Task prompt
Copy the records below word for word, starting at the line that contains "Studying the scene, looking" and continuing through the end of the records, with both of those lines included.

--- Entries ---

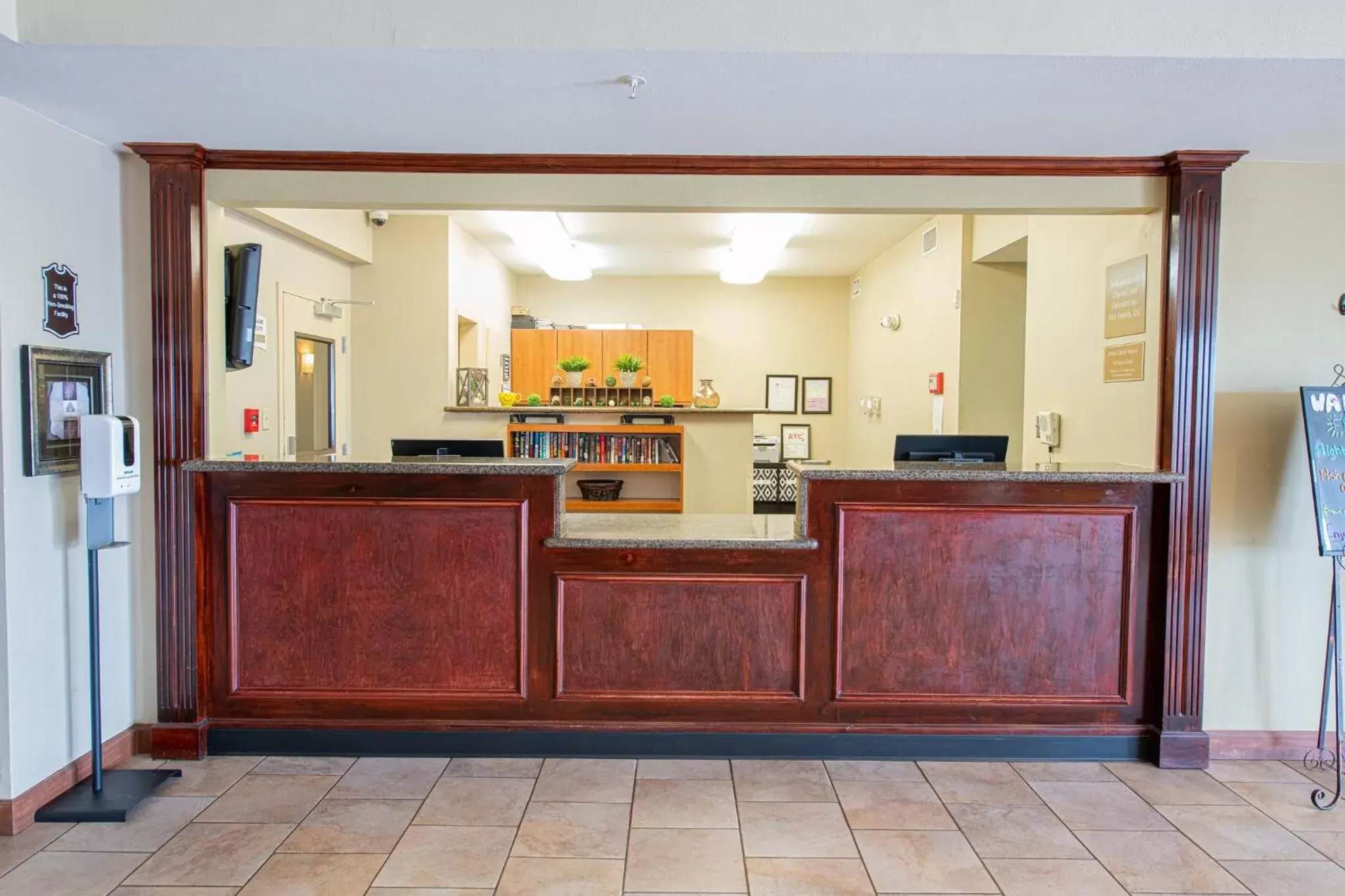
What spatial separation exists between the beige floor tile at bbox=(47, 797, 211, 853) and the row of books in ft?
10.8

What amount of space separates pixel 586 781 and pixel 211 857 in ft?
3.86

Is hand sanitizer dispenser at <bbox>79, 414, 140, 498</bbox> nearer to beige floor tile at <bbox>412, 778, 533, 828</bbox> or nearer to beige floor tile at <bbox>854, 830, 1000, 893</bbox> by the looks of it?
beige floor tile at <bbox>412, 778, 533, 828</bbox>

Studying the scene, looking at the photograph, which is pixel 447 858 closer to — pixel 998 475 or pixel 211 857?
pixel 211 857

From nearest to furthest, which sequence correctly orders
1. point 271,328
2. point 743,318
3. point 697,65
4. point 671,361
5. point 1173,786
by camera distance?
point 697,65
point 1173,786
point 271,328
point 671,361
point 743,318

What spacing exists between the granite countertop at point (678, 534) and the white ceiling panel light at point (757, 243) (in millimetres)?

---

Answer to this exercise
Studying the scene, looking at the photograph, which is pixel 447 858 closer to — pixel 998 475 or pixel 211 857?
pixel 211 857

From nearest to furthest, which sequence correctly orders
1. point 271,328
2. point 743,318
3. point 697,65
4. point 671,361
5. point 1173,786
by camera distance?
point 697,65
point 1173,786
point 271,328
point 671,361
point 743,318

What spacing exists between the granite countertop at point (678, 534) and the white ceiling panel light at point (757, 243) (in millimetres)?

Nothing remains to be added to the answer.